▶ THE TASK: Copy the entries below verbatim, from the line containing "Is rect(220, 63, 248, 141): spectator" through the end of the entries.

▶ THE INPUT:
## Start
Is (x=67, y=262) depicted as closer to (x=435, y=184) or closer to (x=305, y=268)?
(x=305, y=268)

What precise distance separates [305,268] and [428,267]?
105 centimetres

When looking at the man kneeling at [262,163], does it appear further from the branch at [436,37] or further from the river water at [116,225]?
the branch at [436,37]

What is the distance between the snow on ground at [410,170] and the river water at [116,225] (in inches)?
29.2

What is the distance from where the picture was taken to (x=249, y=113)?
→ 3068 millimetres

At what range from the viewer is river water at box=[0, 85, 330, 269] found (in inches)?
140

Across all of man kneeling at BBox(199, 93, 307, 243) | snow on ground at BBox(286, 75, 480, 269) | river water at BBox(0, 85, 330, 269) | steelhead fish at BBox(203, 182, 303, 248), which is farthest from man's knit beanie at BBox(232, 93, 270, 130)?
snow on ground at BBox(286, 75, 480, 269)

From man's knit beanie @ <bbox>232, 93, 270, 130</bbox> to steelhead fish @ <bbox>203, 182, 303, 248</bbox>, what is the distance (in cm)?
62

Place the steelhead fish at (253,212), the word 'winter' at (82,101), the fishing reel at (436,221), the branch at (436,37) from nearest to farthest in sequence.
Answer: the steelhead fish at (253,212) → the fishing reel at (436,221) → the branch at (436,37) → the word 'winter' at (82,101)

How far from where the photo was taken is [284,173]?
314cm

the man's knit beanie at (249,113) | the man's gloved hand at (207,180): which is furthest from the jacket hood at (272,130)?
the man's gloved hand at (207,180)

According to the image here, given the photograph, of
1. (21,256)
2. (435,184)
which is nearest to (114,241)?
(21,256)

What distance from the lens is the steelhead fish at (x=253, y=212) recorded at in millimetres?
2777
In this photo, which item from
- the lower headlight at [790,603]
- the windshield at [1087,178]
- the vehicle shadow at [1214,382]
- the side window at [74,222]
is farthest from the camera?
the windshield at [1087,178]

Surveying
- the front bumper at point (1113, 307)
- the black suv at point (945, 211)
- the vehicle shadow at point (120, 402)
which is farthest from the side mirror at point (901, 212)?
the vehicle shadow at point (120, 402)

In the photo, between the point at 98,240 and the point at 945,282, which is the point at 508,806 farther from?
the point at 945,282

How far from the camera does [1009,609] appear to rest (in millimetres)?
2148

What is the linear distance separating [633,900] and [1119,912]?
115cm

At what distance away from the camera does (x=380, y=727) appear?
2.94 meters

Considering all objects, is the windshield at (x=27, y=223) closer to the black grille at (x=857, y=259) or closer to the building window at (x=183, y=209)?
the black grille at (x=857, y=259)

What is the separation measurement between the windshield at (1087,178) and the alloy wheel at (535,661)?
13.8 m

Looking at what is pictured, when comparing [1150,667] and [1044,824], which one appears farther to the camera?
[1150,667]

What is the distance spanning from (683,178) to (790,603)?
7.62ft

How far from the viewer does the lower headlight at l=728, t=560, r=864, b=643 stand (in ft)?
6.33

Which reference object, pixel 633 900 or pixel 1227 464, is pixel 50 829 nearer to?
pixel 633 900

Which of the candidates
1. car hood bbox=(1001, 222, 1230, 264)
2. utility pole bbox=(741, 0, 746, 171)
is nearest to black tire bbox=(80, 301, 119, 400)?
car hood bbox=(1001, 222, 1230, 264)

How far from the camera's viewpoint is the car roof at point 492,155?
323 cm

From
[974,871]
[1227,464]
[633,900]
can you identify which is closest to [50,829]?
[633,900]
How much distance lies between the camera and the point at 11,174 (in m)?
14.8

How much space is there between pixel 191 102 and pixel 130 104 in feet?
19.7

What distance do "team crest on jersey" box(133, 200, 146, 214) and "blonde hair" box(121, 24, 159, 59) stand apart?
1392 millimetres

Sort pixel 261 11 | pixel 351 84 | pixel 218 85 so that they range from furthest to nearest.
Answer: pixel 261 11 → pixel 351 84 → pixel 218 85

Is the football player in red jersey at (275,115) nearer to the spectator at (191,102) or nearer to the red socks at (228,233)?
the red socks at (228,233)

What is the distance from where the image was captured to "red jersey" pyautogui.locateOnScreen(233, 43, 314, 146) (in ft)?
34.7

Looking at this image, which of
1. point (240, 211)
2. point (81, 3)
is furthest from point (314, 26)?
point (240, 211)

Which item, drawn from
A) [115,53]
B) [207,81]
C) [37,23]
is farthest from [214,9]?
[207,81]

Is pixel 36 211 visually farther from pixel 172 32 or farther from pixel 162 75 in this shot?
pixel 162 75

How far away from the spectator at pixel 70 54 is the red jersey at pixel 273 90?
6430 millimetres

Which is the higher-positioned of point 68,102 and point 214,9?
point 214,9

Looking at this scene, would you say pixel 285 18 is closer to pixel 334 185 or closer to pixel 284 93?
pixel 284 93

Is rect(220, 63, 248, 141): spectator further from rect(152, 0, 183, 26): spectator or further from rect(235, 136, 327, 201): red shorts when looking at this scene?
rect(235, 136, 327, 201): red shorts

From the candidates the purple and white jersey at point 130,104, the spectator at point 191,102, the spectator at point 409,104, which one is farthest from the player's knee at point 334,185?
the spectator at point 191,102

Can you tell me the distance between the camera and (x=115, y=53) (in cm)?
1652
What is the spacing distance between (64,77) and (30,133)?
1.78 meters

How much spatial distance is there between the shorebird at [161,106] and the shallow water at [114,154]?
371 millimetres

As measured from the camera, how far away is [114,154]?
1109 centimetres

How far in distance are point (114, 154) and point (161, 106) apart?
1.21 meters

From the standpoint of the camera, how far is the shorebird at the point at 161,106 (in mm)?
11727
## End
▶ ANSWER TO THIS PROBLEM:
Is rect(220, 63, 248, 141): spectator further from rect(152, 0, 183, 26): spectator or further from rect(235, 136, 327, 201): red shorts when looking at this scene?
rect(235, 136, 327, 201): red shorts

From the candidates the purple and white jersey at point 130,104, the spectator at point 191,102, the spectator at point 409,104, which one is farthest from the player's knee at point 334,185?
the spectator at point 191,102

Can you tell me the distance between the camera and (x=115, y=53) (in cm)?
1652
What is the spacing distance between (64,77) and (30,133)?
1.78 meters

How much spatial distance is there between the shorebird at [161,106] and the shallow water at [114,154]?
371 millimetres

As measured from the camera, how far away is [114,154]?
1109 centimetres

How far in distance are point (114, 154) and point (161, 106) apart?
1.21 meters

From the standpoint of the camera, how far is the shorebird at the point at 161,106 (in mm)?
11727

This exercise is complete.